» THE DATA:

******

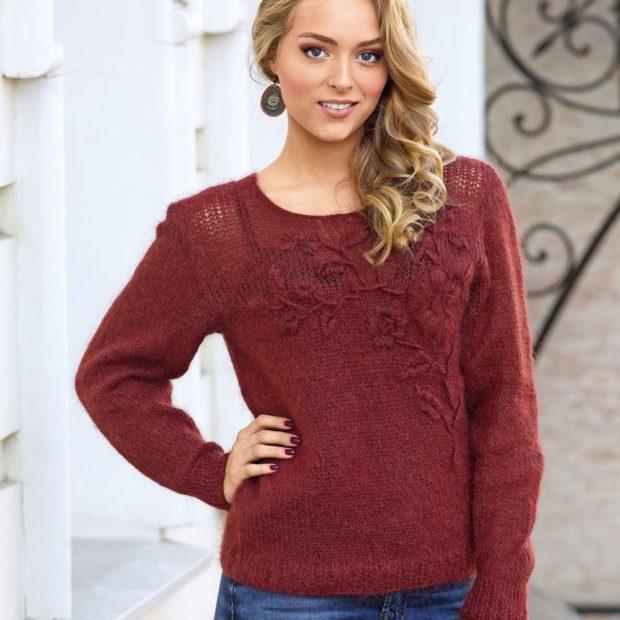 Модные женские свитера 2019-2020: вязаный бордового цвета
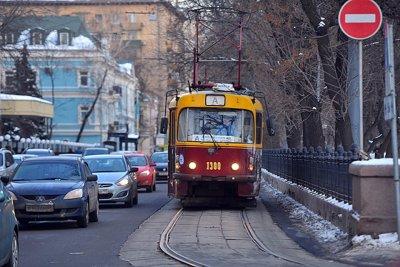 Можно ли ездить по трамвайным путям попутного и встречного направления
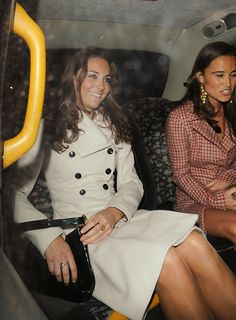 1/9/2008: Kate & Pippa head home after Kate's 26th birthday celebration at Kitts nightclub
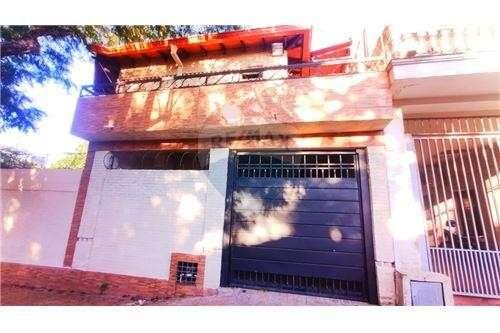 Dúplex en esquina barrio Seminario - 8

******

» EXERCISE DETAILS: An unchanged copy of the listing, with no pictures, should be returned.

» ANSWER SECTION:
 Модные женские свитера 2019-2020: вязаный бордового цвета
 Можно ли ездить по трамвайным путям попутного и встречного направления
 1/9/2008: Kate & Pippa head home after Kate's 26th birthday celebration at Kitts nightclub
 Dúplex en esquina barrio Seminario - 8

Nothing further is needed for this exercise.